A Day in Life of Security Analyst

Posted on February 10, 2025  •  2 minutes  • 359 words

As I continue to mentor new people that want to get into cybersecurity, there is one common question that I get which is, “What do you do everyday?” I have gottten this question so many times that I decided to write a blog post about it.

The role I have on my team is a incident responder. On paper, my role is to respond to any type of digital threat that happens on any digital asset that the company has. Incident responders are alerted to threats in different types of ways, but usually, the threat that my team and I respond to is through the alerts that our tools gives us, or through emails that come to my team.

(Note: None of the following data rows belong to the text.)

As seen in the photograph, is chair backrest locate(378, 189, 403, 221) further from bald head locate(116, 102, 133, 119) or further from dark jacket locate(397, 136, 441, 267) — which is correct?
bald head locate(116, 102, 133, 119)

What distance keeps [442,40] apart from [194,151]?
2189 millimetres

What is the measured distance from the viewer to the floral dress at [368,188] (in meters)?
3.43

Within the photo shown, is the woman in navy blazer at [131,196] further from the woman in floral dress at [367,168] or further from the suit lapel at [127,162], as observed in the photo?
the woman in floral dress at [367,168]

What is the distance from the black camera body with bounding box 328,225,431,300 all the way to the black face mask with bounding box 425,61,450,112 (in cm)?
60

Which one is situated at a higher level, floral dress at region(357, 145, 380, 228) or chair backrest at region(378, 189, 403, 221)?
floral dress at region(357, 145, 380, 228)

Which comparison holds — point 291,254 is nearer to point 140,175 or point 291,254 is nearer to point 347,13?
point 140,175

My role is to figure out the root cause of the alert, and figure out whether the alert is a true threat, and if it is to remediate the threat, or if it is not a true threat, figure out why the alert was generated, and if possible, figure out a way to stop the alert from generating again.

The first thing to do when I log in, is to figure out what alerts need immediate attention. What alerts needs to be worked first comes from experience, knowing the environment, and the maturity of the team. There are alerts everyday that are generated by people in the company, but most of the time, I try to pick up an alert that I have not seen before so I can learn something new.

I also try to mentor the more junior people on my team by writing playbooks on how to work certain alerts. These playbooks take time to write because instructions have to be clear so that anyone can do independently.

Depending on the day, I also try to write tooling to make my job easier, or to find gaps our ecosystem that exist. I also spend some time learning about new technologies and see how threat actors can exploit it.

One of the things that I like about my job is that there are no two days that are the same and I get to learn new things everyday.